Performance Monitoring

import psutil

def monitor_engine_performance(engine, guild_id):
    """Monitor engine performance metrics."""
    stats = engine.get_engine_stats()
    agents = engine.get_agents_in_guild(guild_id)

    total_memory = 0
    total_cpu = 0

    for agent_id in agents:
        process_info = engine.get_process_info(guild_id, agent_id)
        pid = process_info.get('pid')

        if pid:
            try:
                process = psutil.Process(pid)
                memory_mb = process.memory_info().rss / 1024 / 1024
                cpu_percent = process.cpu_percent()

                total_memory += memory_mb
                total_cpu += cpu_percent

                print(f"Agent {agent_id}: Memory={memory_mb:.1f}MB, CPU={cpu_percent:.1f}%")
            except psutil.NoSuchProcess:
                print(f"Agent {agent_id}: Process no longer exists")

    print(f"Total: Memory={total_memory:.1f}MB, CPU={total_cpu:.1f}%")
    print(f"Agents: {len(agents)}/{stats['max_processes']}")

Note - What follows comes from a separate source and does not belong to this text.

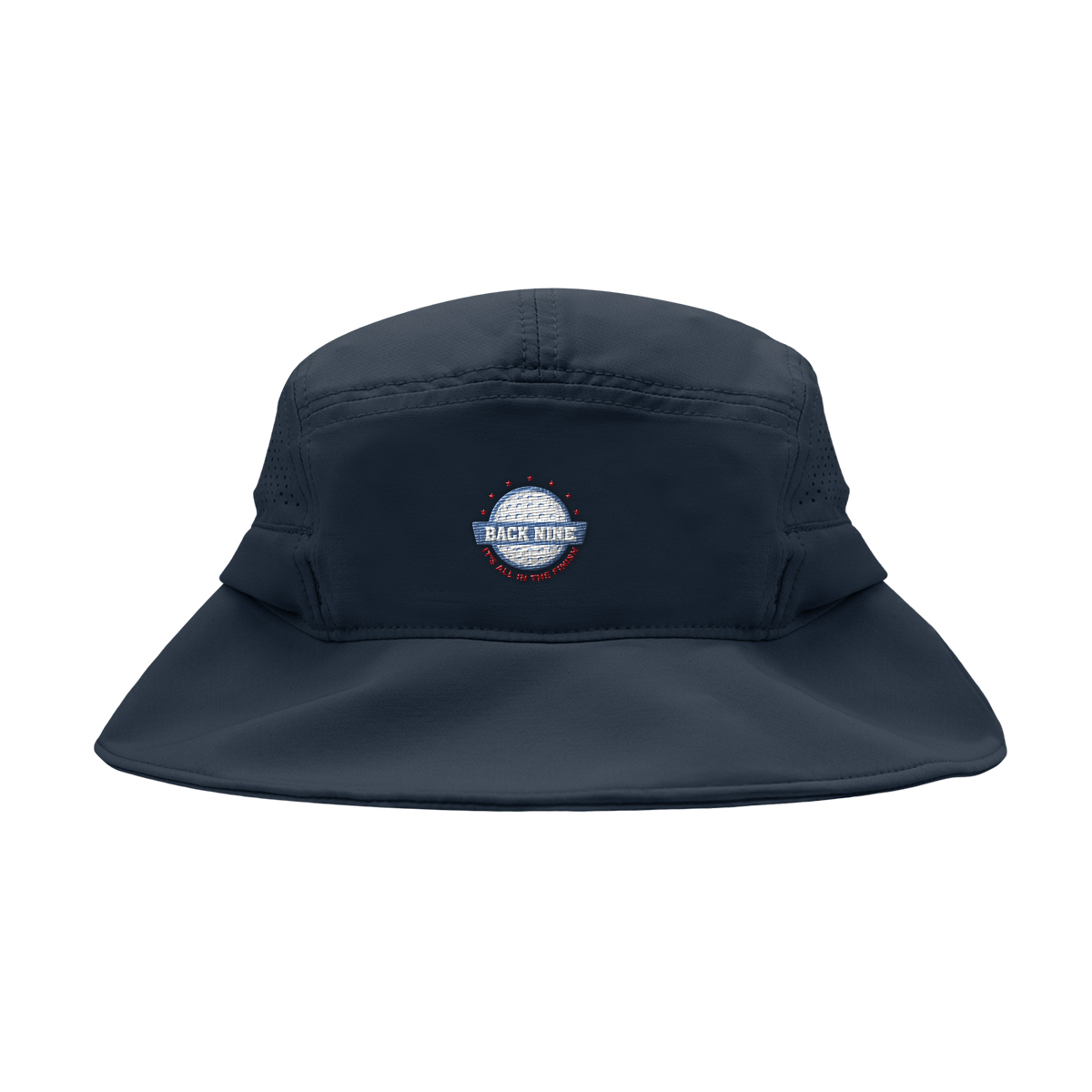 Picture of Peyton Performance Rpet Bucket Hat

Integration with Embedded Messaging Backend

The multiprocess execution engine works particularly well with the Embedded Messaging Backend:

from rustic_ai.core.messaging.backend.embedded_backend import (
    EmbeddedMessagingBackend,
    EmbeddedServer
)
import asyncio
import threading

# Start socket server for cross-process messaging
def start_server(port=31134):
    def run_server():
        loop = asyncio.new_event_loop()
        asyncio.set_event_loop(loop)
        server = EmbeddedServer(port=port)
        loop.run_until_complete(server.start())
        try:
            loop.run_forever()
        finally:
            loop.run_until_complete(server.stop())
            loop.close()

    thread = threading.Thread(target=run_server, daemon=True)
    thread.start()
    return port

port = start_server(31134)

# Create multiprocess engine with embedded messaging
messaging_config = MessagingConfig(
    backend_module="rustic_ai.core.messaging.backend.embedded_backend",
    backend_class="EmbeddedMessagingBackend",
    backend_config={"port": port, "auto_start_server": False}
)

engine = MultiProcessExecutionEngine(guild_id="my-guild")
guild = Guild(guild_id="my-guild", messaging_config=messaging_config)

# Agents can now communicate across processes
# without external dependencies

Conclusion

The Multiprocess Execution Engine provides a powerful solution for CPU-intensive and fault-tolerant agent systems. By escaping Python's GIL and providing process isolation, it enables true parallel execution while maintaining the full feature set of the Rustic AI framework. Combined with the embedded messaging backend, it offers a robust platform for building high-performance, distributed agent systems.